### ARTICLE
Henry D. Thoreau 14
"Look across the fence into Captain Hardy's land. There's a
musician for you who knows how to make men dance for him in
all weathers,--all sorts of men,--Paddies, felons, farmers,
carpenters, painters,--yes, and trees, and grapes, and ice,
and stone,--hot days, cold days. Beat that true Orpheus
lyre if you can. He knows how to make men sow, dig, mow,
and lay stone-wall; to make trees bear fruit God never gave
them, and foreign grapes yield the juices of France and
Spain, on his south side. He saves every drop of sap, as
if it were his blood. See his cows, his horses, his swine!
And he, the piper that plays the jig they all must dance,
biped and quadruped, is the plainest, stupidest harlequin,
in a coat of no colors. His are the woods, the waters,
hills, and meadows. With one blast of his pipe he danced a
thousand tons of gravel from yonder blowing sand-heap to
the bog-meadow, where the English grass is waving over
thirty acres; with another, he winded away sixty head of
cattle in the spring, to the pastures of Peterboro' on the
hills."

### EXCERPTED DATA

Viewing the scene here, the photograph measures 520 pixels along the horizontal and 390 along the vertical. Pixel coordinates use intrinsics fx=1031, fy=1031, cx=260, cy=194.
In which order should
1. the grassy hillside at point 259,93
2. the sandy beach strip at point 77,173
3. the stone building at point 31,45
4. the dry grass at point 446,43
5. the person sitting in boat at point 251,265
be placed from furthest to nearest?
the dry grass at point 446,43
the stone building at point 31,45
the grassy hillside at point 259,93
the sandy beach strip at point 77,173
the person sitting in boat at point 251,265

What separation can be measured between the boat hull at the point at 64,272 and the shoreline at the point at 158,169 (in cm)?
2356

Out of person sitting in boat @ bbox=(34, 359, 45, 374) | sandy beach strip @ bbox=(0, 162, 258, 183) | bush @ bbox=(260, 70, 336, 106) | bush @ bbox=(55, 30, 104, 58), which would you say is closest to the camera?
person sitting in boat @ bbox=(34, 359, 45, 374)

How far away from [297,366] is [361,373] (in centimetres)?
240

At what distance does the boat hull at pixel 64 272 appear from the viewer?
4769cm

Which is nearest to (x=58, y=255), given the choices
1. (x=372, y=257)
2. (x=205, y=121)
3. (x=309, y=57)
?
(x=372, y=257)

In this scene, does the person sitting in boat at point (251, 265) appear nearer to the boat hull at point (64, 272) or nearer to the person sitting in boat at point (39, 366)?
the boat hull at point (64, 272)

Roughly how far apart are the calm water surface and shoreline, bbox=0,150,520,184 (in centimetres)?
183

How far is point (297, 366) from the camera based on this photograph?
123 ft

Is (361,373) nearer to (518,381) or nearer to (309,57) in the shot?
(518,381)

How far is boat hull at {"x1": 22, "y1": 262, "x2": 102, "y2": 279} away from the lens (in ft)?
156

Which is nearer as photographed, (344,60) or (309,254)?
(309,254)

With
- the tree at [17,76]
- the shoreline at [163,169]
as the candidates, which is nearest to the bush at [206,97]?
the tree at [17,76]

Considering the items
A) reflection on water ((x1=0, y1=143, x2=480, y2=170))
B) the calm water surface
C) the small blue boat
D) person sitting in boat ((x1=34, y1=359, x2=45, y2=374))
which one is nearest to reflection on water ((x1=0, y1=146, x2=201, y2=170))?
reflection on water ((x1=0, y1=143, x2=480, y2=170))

### PROBLEM REQUIREMENTS
Copy the passage about Captain Hardy's land from "Henry D. Thoreau" to "horses, his swine!", replacing "cows" with "sheep". The listing is separate from the passage about Captain Hardy's land.

### PROBLEM SOLUTION
Henry D. Thoreau 14
"Look across the fence into Captain Hardy's land. There's a
musician for you who knows how to make men dance for him in
all weathers,--all sorts of men,--Paddies, felons, farmers,
carpenters, painters,--yes, and trees, and grapes, and ice,
and stone,--hot days, cold days. Beat that true Orpheus
lyre if you can. He knows how to make men sow, dig, mow,
and lay stone-wall; to make trees bear fruit God never gave
them, and foreign grapes yield the juices of France and
Spain, on his south side. He saves every drop of sap, as
if it were his blood. See his sheep, his horses, his swine!